The tasks:
1 – Can you retype the rows word for word, from the line containing "How far does" down to the last line of the rows, with both ends included?
2 – Could you extend the forum thread about fitting Swisstrax garage flooring, picking up from the point where it stops?

Text to read:

# Swisstrax Flooring fitted



## Scoobr (Jan 9, 2008)

I've been wanting to do my garage floor properly, ever since we moved into our house 5 years ago.

In that time, I've got samples/quotes from most of the popular options and was always leaning towards Mototile. However, following Matt from Obsessed garage on Youtube and his experiences and garage projects using Swisstrax, this is what I ended up going with.

https://www.swisstrax.com/flooring-tiles/ribtrax/

I'd originally put down some garage floor matting from Costco, this has been a fine stop gap but the biggest bug bare for me is the tyre marks. There was also quite a bit of damp underneath from where water had crept under.

IMG_5844 by Andy Hamilton, on Flickr

This is something that concerned me about most of the other tiles, if I'd end up with more tyre marks. Swisstrax seems to be a very robust tile and less susceptible to tyre marking, but the great thing is that you can literally pop out any individual tile at any time if you wish, so if for any reason I needed to change one further down the line, it's very simple to do, tiles just click together.

IMG_5894 by Andy Hamilton, on Flickr

After taking up the matting I was left with this…..

Data provided:
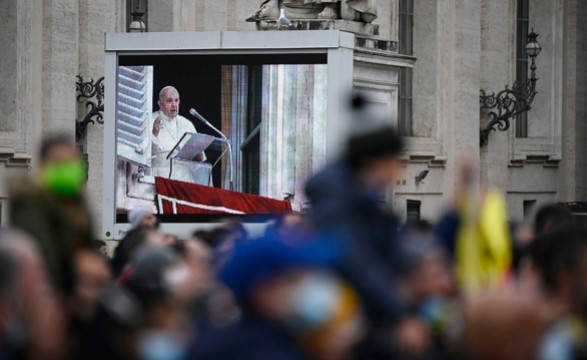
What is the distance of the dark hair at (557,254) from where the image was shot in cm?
834

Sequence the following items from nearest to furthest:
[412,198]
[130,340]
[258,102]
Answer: [130,340], [258,102], [412,198]

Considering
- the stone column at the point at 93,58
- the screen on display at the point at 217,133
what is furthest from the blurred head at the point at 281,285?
the stone column at the point at 93,58

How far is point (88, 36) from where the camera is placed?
111ft

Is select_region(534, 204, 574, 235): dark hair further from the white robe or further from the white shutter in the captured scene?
the white shutter

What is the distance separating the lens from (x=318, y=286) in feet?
20.0

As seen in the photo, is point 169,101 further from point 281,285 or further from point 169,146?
point 281,285

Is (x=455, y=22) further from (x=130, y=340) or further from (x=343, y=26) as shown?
(x=130, y=340)

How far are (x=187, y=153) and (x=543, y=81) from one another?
70.2 ft

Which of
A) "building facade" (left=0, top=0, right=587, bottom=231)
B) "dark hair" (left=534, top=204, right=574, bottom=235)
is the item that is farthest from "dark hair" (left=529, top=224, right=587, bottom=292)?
"building facade" (left=0, top=0, right=587, bottom=231)

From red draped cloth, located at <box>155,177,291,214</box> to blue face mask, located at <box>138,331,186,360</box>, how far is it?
1575 centimetres

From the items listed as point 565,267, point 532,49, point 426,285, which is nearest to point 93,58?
point 532,49

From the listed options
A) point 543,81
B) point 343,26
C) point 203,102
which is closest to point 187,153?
point 203,102

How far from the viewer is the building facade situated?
3284cm

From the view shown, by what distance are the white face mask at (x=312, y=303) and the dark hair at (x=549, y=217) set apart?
230 inches
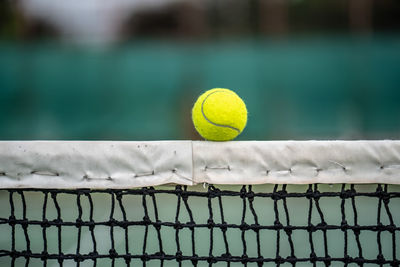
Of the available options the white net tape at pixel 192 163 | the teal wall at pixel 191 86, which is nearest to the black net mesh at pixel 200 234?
the white net tape at pixel 192 163

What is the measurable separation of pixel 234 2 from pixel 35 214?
3.36m

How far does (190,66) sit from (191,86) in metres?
0.24

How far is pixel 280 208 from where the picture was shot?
9.69 ft

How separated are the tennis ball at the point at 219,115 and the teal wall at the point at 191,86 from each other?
3.49 m

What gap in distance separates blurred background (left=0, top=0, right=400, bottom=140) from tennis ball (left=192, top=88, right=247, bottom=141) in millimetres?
3500

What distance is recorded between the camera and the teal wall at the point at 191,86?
466 cm

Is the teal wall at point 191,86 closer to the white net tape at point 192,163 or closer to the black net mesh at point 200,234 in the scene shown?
the black net mesh at point 200,234

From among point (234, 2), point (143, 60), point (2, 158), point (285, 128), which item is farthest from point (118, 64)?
point (2, 158)

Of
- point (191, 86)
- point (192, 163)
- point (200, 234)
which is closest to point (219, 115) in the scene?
point (192, 163)

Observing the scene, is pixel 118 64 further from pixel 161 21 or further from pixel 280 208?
pixel 280 208

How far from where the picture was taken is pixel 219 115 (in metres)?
1.21

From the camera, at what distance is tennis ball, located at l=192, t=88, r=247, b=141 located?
118cm

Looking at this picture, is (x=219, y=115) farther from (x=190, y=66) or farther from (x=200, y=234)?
(x=190, y=66)

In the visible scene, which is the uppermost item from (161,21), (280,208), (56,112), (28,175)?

Response list:
1 –
How far does (190,66) sit from (191,86) in metres?
0.24

How far is pixel 280 208 from where the picture was shot?
9.69 ft

How separated are the tennis ball at the point at 219,115 and the teal wall at the point at 191,86 from each other?
3.49 m

What gap in distance separates blurred background (left=0, top=0, right=400, bottom=140) from tennis ball (left=192, top=88, right=247, bottom=141) in millimetres?
3500

What distance is recorded between the camera and the teal wall at the point at 191,86?
466 cm

Is the teal wall at point 191,86 closer to the white net tape at point 192,163 or closer to the black net mesh at point 200,234 in the scene shown?
the black net mesh at point 200,234

From among point (234, 2), point (143, 60), point (2, 158), point (285, 128), which item is farthest from point (118, 64)?
point (2, 158)

Of
- point (191, 86)
- point (192, 163)
- point (200, 234)
which is closest to point (219, 115) in the scene?
point (192, 163)

Observing the scene, is pixel 118 64 further from pixel 161 21 or further from pixel 280 208?
pixel 280 208

How far from where the picture was taken is pixel 219 115 (in metres)?
1.21

From the camera, at what distance is tennis ball, located at l=192, t=88, r=247, b=141 located?
118cm

Looking at this picture, is (x=219, y=115) farther from (x=190, y=66) or farther from (x=200, y=234)?
(x=190, y=66)

In the visible scene, which is the uppermost item from (161,21), (280,208), (56,112), (28,175)?

2 –
IMG_5845 by Andy Hamilton, on Flickr

IMG_5847 by Andy Hamilton, on Flickr

With the design of the Swisstrax being ribbed, you will be able to see some of the original floor showing through, so I painted over it with a universal undercoat/primer from Regal paints.

IMG_5850 by Andy Hamilton, on Flickr

Once dry I set about laying the tiles, I decided on a black and grey chequered pattern. I was tempted to go for black and red to match my car, but if I change it in the future, that combination might not go with something new, so thought a classic black and grey would be the more sensible option.

IMG_5854 by Andy Hamilton, on Flickr

IMG_5857 by Andy Hamilton, on Flickr

I bought a cheap jigsaw from Amazon for cutting the tiles at the edges, a tile cutter would have probably been a better option and given a cleaner cut, but the jigsaw was adequate.

IMG_5859 by Andy Hamilton, on Flickr

Once I'd cut the two tiles at the front of either side of the garage door and got going, it was really very simple to lay. I had to cut another couple of tiles at the back and a row of tiles down one side to finish, but it wasn't too bad at all. With it all laid, there was about an inch gap at the back of the garage, I didn't think it was worth cutting such a small amount of tile to butt up to the wall, so left it.

Getting there.

IMG_5861 by Andy Hamilton, on Flickr

IMG_5862 by Andy Hamilton, on Flickr

IMG_5863 by Andy Hamilton, on Flickr

IMG_5864 by Andy Hamilton, on Flickr

IMG_5865 by Andy Hamilton, on Flickr

Finished

Very pleased with the end result and happy with my choice for sure.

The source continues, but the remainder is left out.